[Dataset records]
++++++++++++++++++++

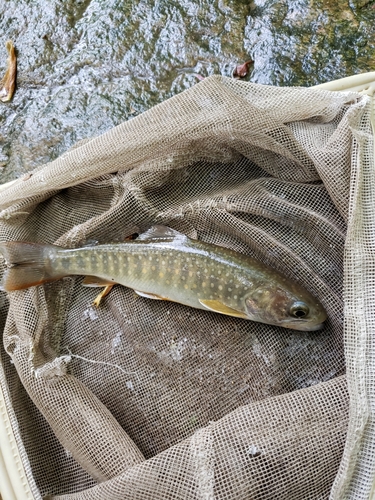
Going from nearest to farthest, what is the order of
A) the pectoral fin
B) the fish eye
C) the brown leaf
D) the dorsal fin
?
the fish eye
the pectoral fin
the dorsal fin
the brown leaf

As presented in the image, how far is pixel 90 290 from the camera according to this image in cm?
224

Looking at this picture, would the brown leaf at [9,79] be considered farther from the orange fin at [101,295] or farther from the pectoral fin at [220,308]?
the pectoral fin at [220,308]

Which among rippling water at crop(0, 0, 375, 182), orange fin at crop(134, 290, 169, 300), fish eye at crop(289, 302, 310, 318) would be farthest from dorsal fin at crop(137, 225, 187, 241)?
rippling water at crop(0, 0, 375, 182)

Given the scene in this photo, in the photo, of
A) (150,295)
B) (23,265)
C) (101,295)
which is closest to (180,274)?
(150,295)

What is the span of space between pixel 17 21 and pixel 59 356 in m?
2.25

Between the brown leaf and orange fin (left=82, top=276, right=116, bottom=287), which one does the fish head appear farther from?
the brown leaf

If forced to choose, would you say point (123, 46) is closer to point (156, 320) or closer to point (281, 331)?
point (156, 320)

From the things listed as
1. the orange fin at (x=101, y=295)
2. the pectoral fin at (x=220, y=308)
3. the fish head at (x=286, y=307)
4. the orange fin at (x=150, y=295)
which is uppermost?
the fish head at (x=286, y=307)

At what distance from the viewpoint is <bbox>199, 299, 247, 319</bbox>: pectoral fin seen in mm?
2018

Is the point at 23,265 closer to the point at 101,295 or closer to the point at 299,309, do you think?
the point at 101,295

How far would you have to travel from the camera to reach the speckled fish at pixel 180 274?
6.38 ft

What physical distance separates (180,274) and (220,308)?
0.72 ft

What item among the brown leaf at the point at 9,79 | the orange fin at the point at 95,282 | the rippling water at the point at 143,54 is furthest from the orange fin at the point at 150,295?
the brown leaf at the point at 9,79

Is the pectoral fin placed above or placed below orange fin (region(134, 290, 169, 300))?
above
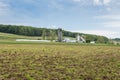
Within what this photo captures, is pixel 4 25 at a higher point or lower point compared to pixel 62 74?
higher

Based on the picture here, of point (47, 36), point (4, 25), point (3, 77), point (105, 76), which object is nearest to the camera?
point (3, 77)

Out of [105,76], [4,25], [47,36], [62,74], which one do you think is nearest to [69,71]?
[62,74]

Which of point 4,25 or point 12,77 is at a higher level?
point 4,25

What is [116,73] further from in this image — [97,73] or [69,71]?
[69,71]

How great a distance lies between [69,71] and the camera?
44.7 feet

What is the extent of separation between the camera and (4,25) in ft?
540

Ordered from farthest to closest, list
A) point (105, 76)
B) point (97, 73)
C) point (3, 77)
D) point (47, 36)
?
1. point (47, 36)
2. point (97, 73)
3. point (105, 76)
4. point (3, 77)

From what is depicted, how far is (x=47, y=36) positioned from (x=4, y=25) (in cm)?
3226

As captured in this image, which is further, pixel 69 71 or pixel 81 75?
pixel 69 71

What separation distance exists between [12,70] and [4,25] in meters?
155

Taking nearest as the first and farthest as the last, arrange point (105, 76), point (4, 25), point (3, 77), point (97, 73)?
point (3, 77), point (105, 76), point (97, 73), point (4, 25)

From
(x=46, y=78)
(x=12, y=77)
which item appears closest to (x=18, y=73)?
(x=12, y=77)

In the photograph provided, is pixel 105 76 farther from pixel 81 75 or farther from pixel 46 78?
pixel 46 78

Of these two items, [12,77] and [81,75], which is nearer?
[12,77]
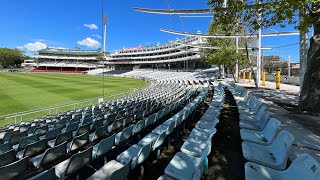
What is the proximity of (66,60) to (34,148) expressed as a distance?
460ft

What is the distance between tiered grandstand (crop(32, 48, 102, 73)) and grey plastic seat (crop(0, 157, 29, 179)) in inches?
4777

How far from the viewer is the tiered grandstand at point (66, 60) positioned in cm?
12169

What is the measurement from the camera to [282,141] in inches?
164

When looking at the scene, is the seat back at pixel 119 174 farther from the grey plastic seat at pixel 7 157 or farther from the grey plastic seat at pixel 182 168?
the grey plastic seat at pixel 7 157

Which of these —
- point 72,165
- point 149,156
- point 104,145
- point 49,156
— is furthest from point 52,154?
point 149,156

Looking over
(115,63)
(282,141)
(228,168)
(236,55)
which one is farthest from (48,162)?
(115,63)

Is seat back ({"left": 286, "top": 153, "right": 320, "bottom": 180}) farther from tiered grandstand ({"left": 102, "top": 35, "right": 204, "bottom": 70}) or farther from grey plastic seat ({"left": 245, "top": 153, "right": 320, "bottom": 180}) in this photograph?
tiered grandstand ({"left": 102, "top": 35, "right": 204, "bottom": 70})

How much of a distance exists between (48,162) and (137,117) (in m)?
4.59

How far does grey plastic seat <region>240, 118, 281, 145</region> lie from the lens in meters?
4.91

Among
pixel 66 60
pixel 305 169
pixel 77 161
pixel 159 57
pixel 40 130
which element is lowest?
pixel 40 130

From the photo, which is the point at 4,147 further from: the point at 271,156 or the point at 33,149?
the point at 271,156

++++++++++++++++++++

> [INSTRUCTIONS TO FOLLOW]:
Give every line above again exactly, with no pictures.

> [THE REPLY]:
Going from nearest to farthest, what is the order of
A) the pectoral fin
B) the fish eye
C) the brown leaf
D) the dorsal fin
?
the fish eye
the pectoral fin
the dorsal fin
the brown leaf

As presented in the image, how far is pixel 90 290 from the camera according to this image in cm?
224

Looking at this picture, would the brown leaf at [9,79] be considered farther from the orange fin at [101,295] or farther from the pectoral fin at [220,308]?
the pectoral fin at [220,308]

Which among rippling water at crop(0, 0, 375, 182), orange fin at crop(134, 290, 169, 300), fish eye at crop(289, 302, 310, 318) would be farthest from dorsal fin at crop(137, 225, 187, 241)?
rippling water at crop(0, 0, 375, 182)

Given the scene in this photo, in the photo, of
A) (150,295)
B) (23,265)
C) (101,295)
which is closest to (180,274)?
(150,295)

What is the span of space between pixel 17 21 and pixel 59 356 in m?
2.25

Between the brown leaf and orange fin (left=82, top=276, right=116, bottom=287), which one does the fish head appear farther from?
the brown leaf

If forced to choose, would you say point (123, 46) is closer to point (156, 320) or closer to point (281, 331)?
point (156, 320)

From the things listed as
1. the orange fin at (x=101, y=295)
2. the pectoral fin at (x=220, y=308)
3. the fish head at (x=286, y=307)
4. the orange fin at (x=150, y=295)
which is uppermost?
the fish head at (x=286, y=307)

At what distance from the viewpoint is <bbox>199, 299, 247, 319</bbox>: pectoral fin seen in mm?
2018

Is the point at 23,265 closer to the point at 101,295 or closer to the point at 299,309, do you think?
the point at 101,295

How far would you have to travel from the camera to reach the speckled fish at pixel 180 274?
6.38 ft

What physical distance separates (180,274) and (220,308)?
0.72 ft

What item among the brown leaf at the point at 9,79 | the orange fin at the point at 95,282 | the rippling water at the point at 143,54 is furthest from the orange fin at the point at 150,295?
the brown leaf at the point at 9,79

Is the pectoral fin placed above or placed below orange fin (region(134, 290, 169, 300))?
above
Within what this photo captures, is pixel 4 25 at a higher point or lower point compared to pixel 62 74?
higher

Based on the picture here, of point (47, 36), point (4, 25), point (3, 77), point (105, 76), which object is nearest to the camera?
point (3, 77)

Out of [105,76], [4,25], [47,36], [62,74], which one do you think is nearest to [69,71]?
[62,74]

Which of point 4,25 or point 12,77 is at a higher level?
point 4,25

What is [116,73] further from in this image — [97,73] or [69,71]?
[69,71]

How great a distance lies between [69,71] and the camera?
44.7 feet

What is the extent of separation between the camera and (4,25) in ft?
540

Ordered from farthest to closest, list
A) point (105, 76)
B) point (97, 73)
C) point (3, 77)
D) point (47, 36)
?
1. point (47, 36)
2. point (97, 73)
3. point (105, 76)
4. point (3, 77)

From what is depicted, how far is (x=47, y=36) positioned from (x=4, y=25) (in cm)?
3226

As captured in this image, which is further, pixel 69 71 or pixel 81 75?
pixel 69 71

What separation distance exists between [12,70] and [4,25] in meters?
155

Taking nearest as the first and farthest as the last, arrange point (105, 76), point (4, 25), point (3, 77), point (97, 73)?
point (3, 77), point (105, 76), point (97, 73), point (4, 25)

From
(x=46, y=78)
(x=12, y=77)
which item appears closest to (x=18, y=73)?
(x=12, y=77)

In the photograph provided, is pixel 105 76 farther from pixel 81 75 or farther from pixel 46 78?
pixel 46 78

Of these two items, [12,77] and [81,75], which is nearer?
[12,77]
What is the proximity of (66,60) to (34,148) expressed as a distance?
460ft

What is the distance between tiered grandstand (crop(32, 48, 102, 73)) and grey plastic seat (crop(0, 157, 29, 179)) in inches?
4777

How far from the viewer is the tiered grandstand at point (66, 60) positioned in cm?
12169

What is the measurement from the camera to [282,141] in inches?
164

When looking at the scene, is the seat back at pixel 119 174 farther from the grey plastic seat at pixel 7 157 or farther from the grey plastic seat at pixel 182 168?
the grey plastic seat at pixel 7 157

Which of these —
- point 72,165
- point 149,156
- point 104,145
- point 49,156
— is furthest from point 52,154?
point 149,156

Looking over
(115,63)
(282,141)
(228,168)
(236,55)
which one is farthest from (48,162)?
(115,63)

Is seat back ({"left": 286, "top": 153, "right": 320, "bottom": 180}) farther from tiered grandstand ({"left": 102, "top": 35, "right": 204, "bottom": 70}) or farther from grey plastic seat ({"left": 245, "top": 153, "right": 320, "bottom": 180}) in this photograph?
tiered grandstand ({"left": 102, "top": 35, "right": 204, "bottom": 70})

How much of a distance exists between (48,162) and (137,117) (in m)?
4.59

How far does grey plastic seat <region>240, 118, 281, 145</region> lie from the lens in meters?
4.91

Among
pixel 66 60
pixel 305 169
pixel 77 161
pixel 159 57
pixel 40 130
which element is lowest?
pixel 40 130

From the photo, which is the point at 4,147 further from: the point at 271,156 or the point at 33,149?
the point at 271,156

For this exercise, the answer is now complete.